If you’re a “car guy” then working at a car magazine is both a blessing and curse. Why? Well, sure you get to constantly go to car events, often for free, but the catch is that you have to work while everyone else enjoys the action. This is especially tough at driving events and races, since being a part of the action is markedly more exciting than taking pictures of said action. Now don’t get me wrong, I love my job and consider myself one lucky hombre, but wheeling my car through some cones or down a dragstrip is always my first choice. Unfortunately, it’s difficult to enter your car into an event and also do a good job covering said event. Of course, my situation was made easier since, for the last year or two, I didn’t have a car ready to run hard.

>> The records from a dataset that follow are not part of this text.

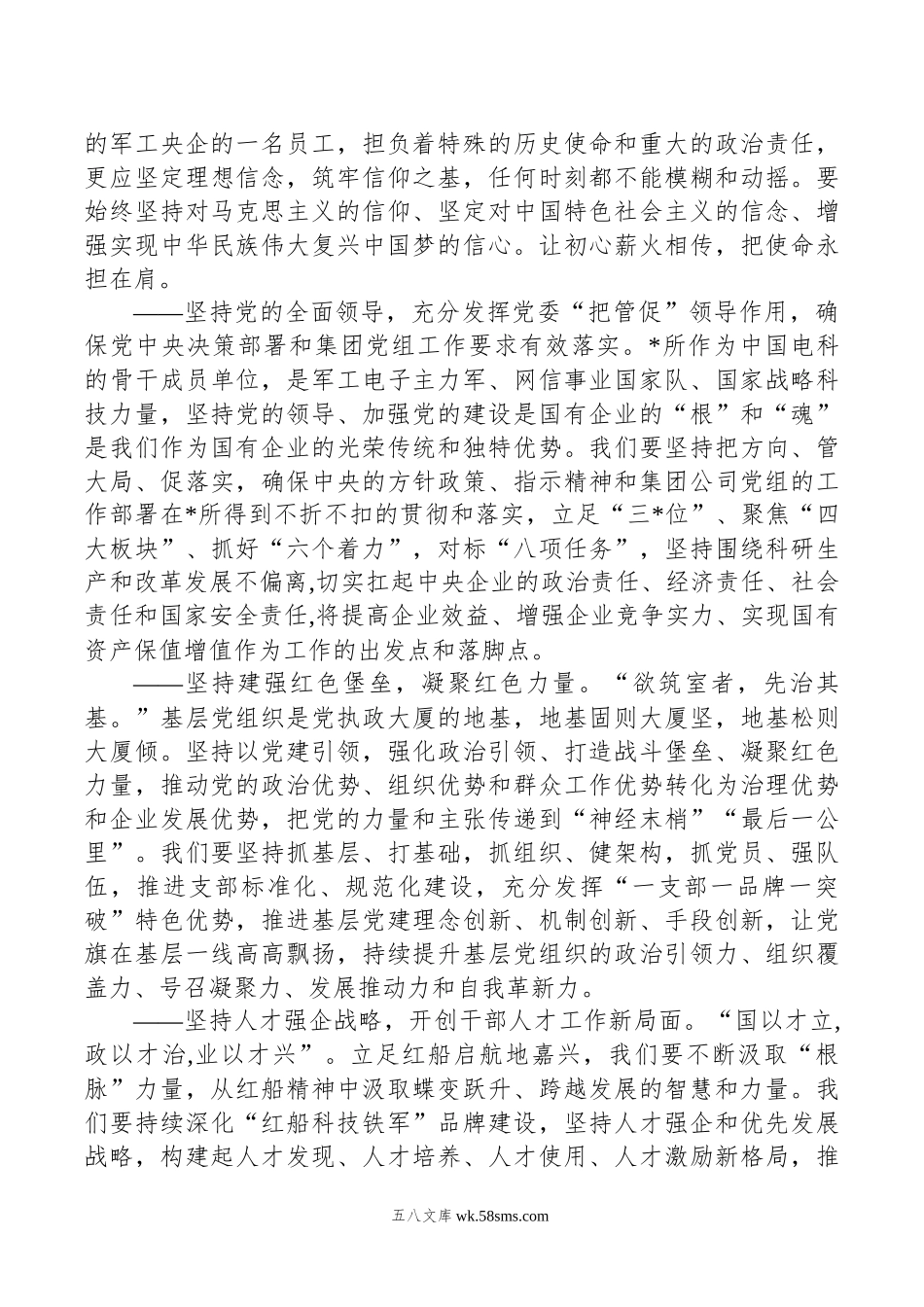 党委书记在庆祝中国共产党成立102周年暨“七一”表彰大会上的讲话.docx_第3页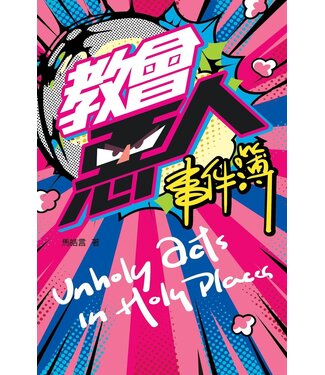 宣道 China Alliance Press 教會惡人事件簿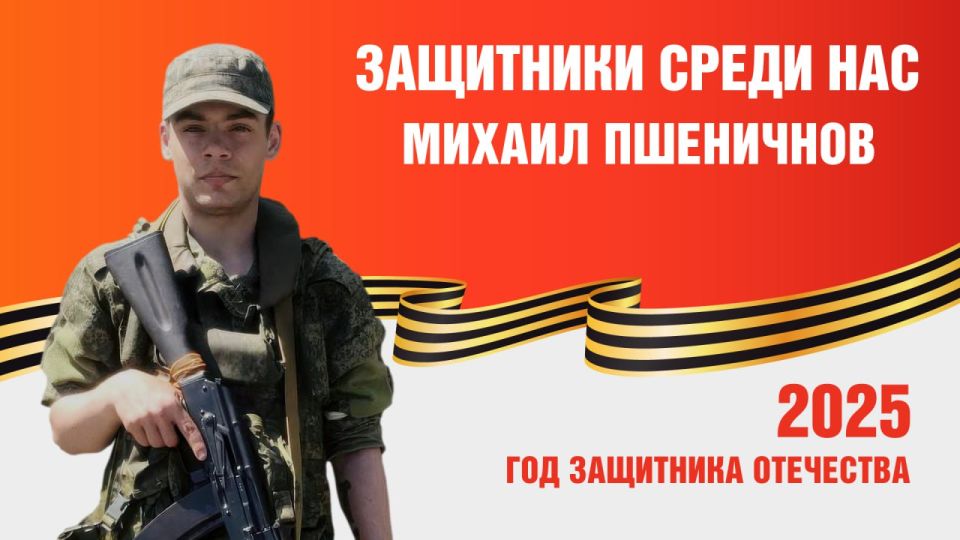 Михаил Александрович Пшеничнов, позывной «Трубач» – человек, выкованный из стали донбасского характера, выросший на земле, израненной войной, но не сломленной духом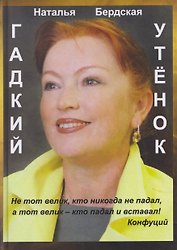 Гадкий утёнок
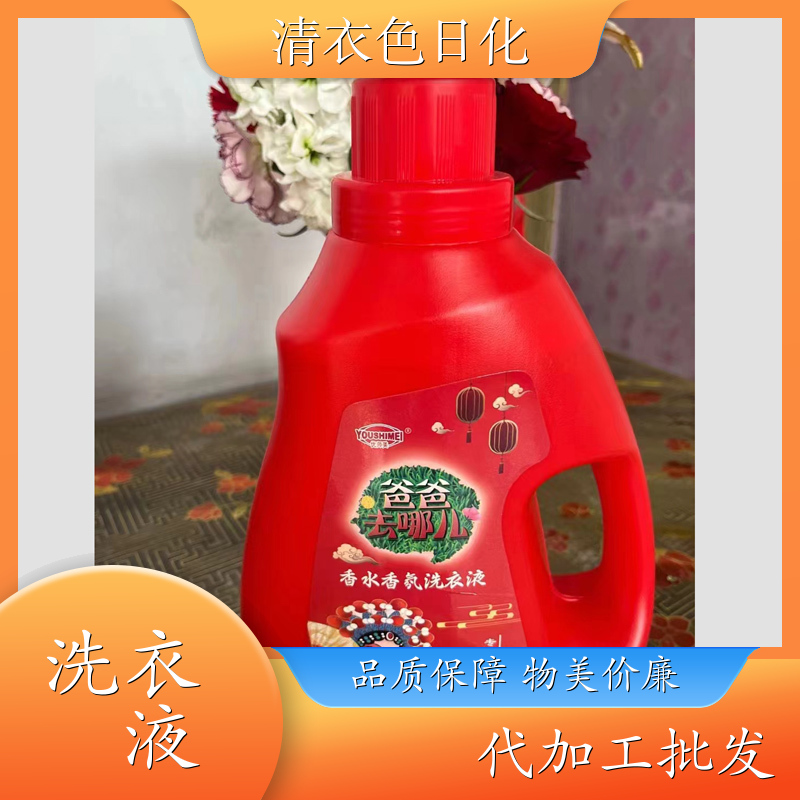 洗衣液 桶装整箱发 深层去渍无残留低泡易漂洗 优师美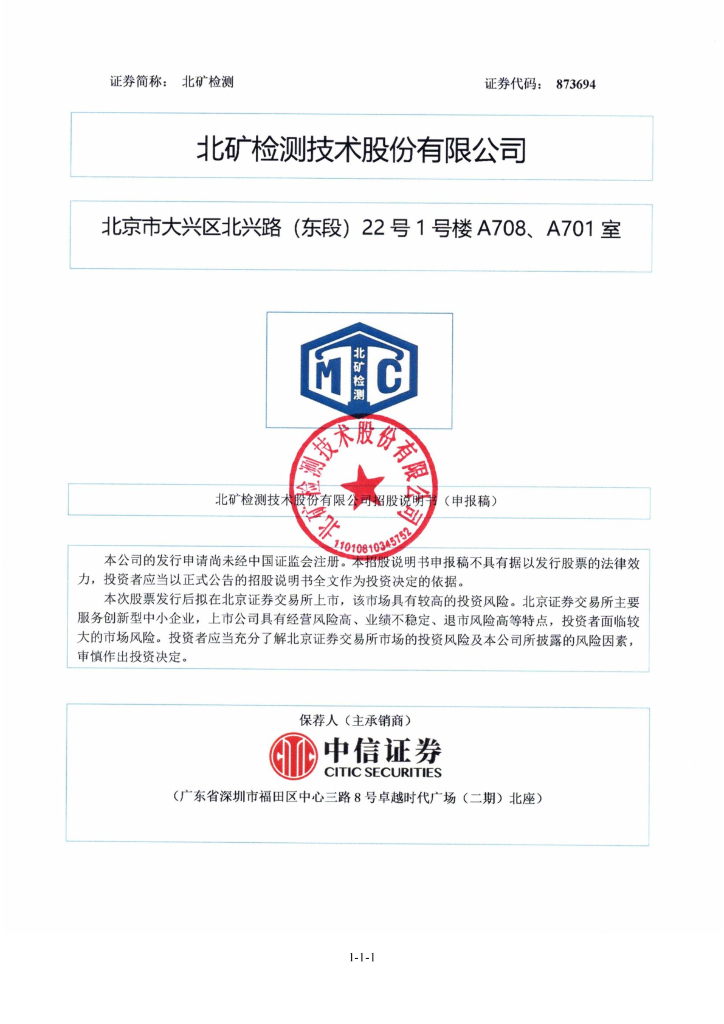 北矿检测技术股份有限公司北交所IPO上市招股说明书（873694）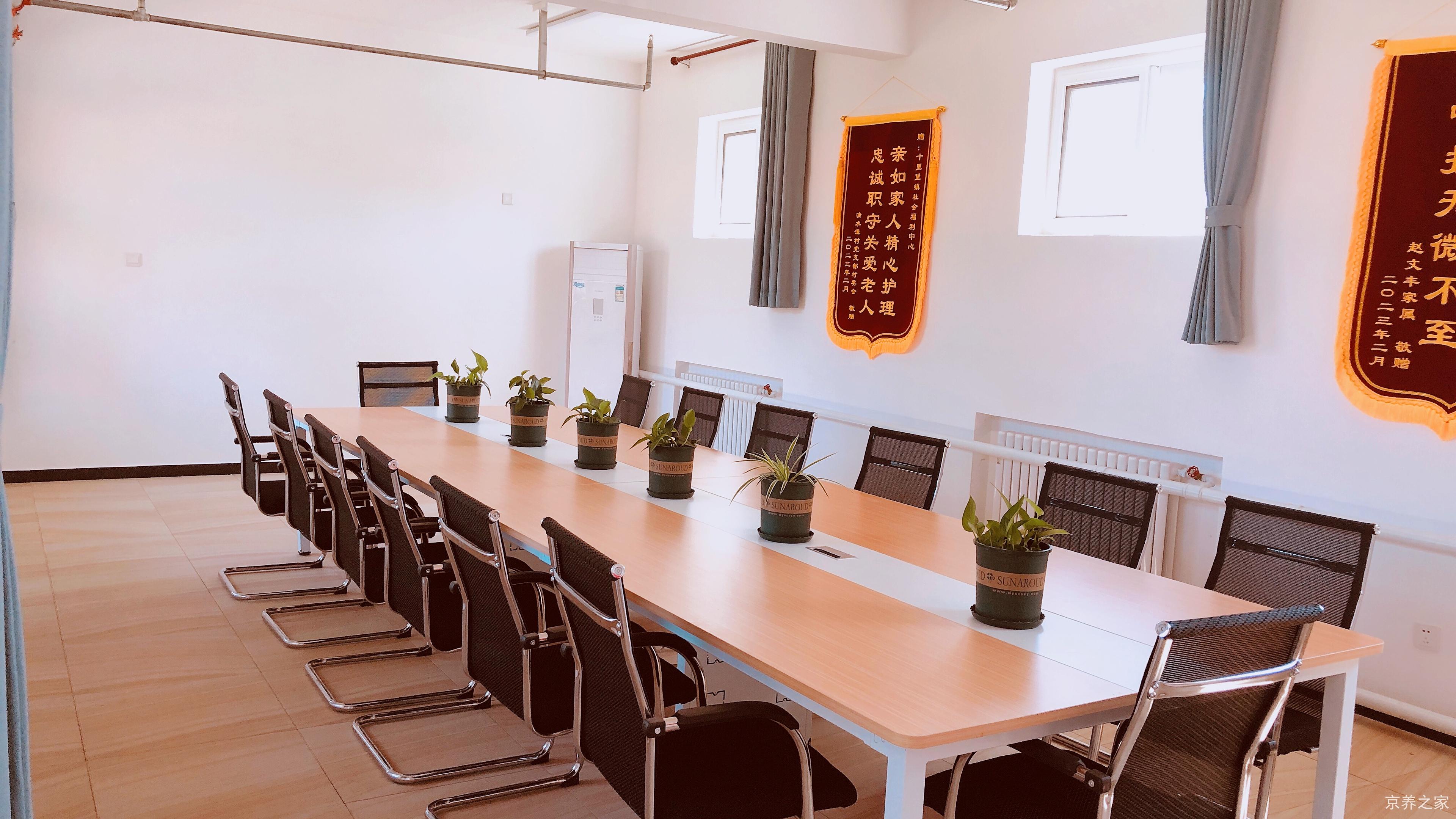北京市密云区十里堡镇社会福利中心
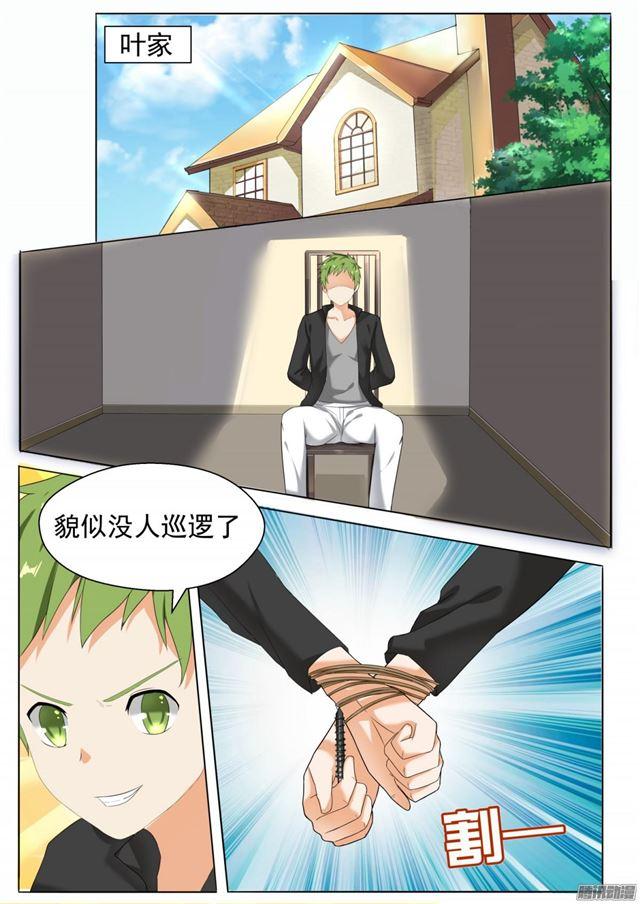 【65】溜了溜了0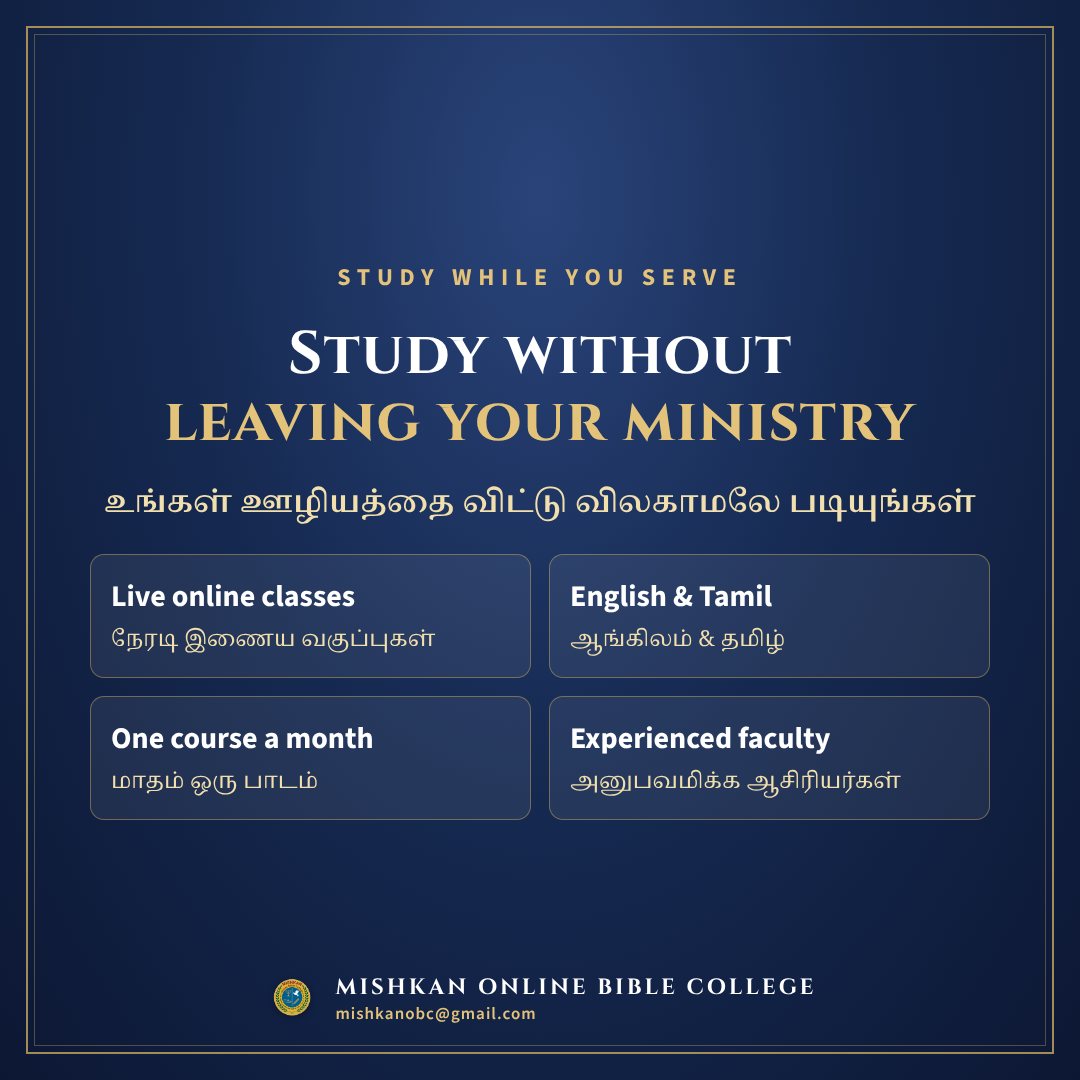 Study without leaving your ministry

That changed shortly before the Holley LS Fest West when I finally stole enough time to get my 1971 Chevelle wagon sorted out enough to hit a track. Yeah, it’s not a race ready Camaro, but for a two-ton, four-door Chevy it’s surprisingly nimble. Of course, I still had an event to cover, so I juggled some numbers and hired Gregg Blundell to help me shoot some pictures of all the Holley LS Fest West action. This effectively let me play hooky and run my car in the event just like any other gearhead, and it was awesome! Yeah, when you’re “driving” a camera all day instead of a car you get to chat up your friends who are driving, but it’s different when you’re part of the event, a lot different. There’s a whole other level of comradery when you’re “one of the drivers” at an event and it reminded me what I love so much about all of this; namely hanging out with others who share a passion for beating the snot out of our cars.
So, what’s the moral of this story? Get involved. If you have a Chevy get it out there to the track, or even the show, and stop being a spectator. But I have to warn you, once you’re part of the action instead of just checking it out it’s really hard to go back to being a static part of the background scenery.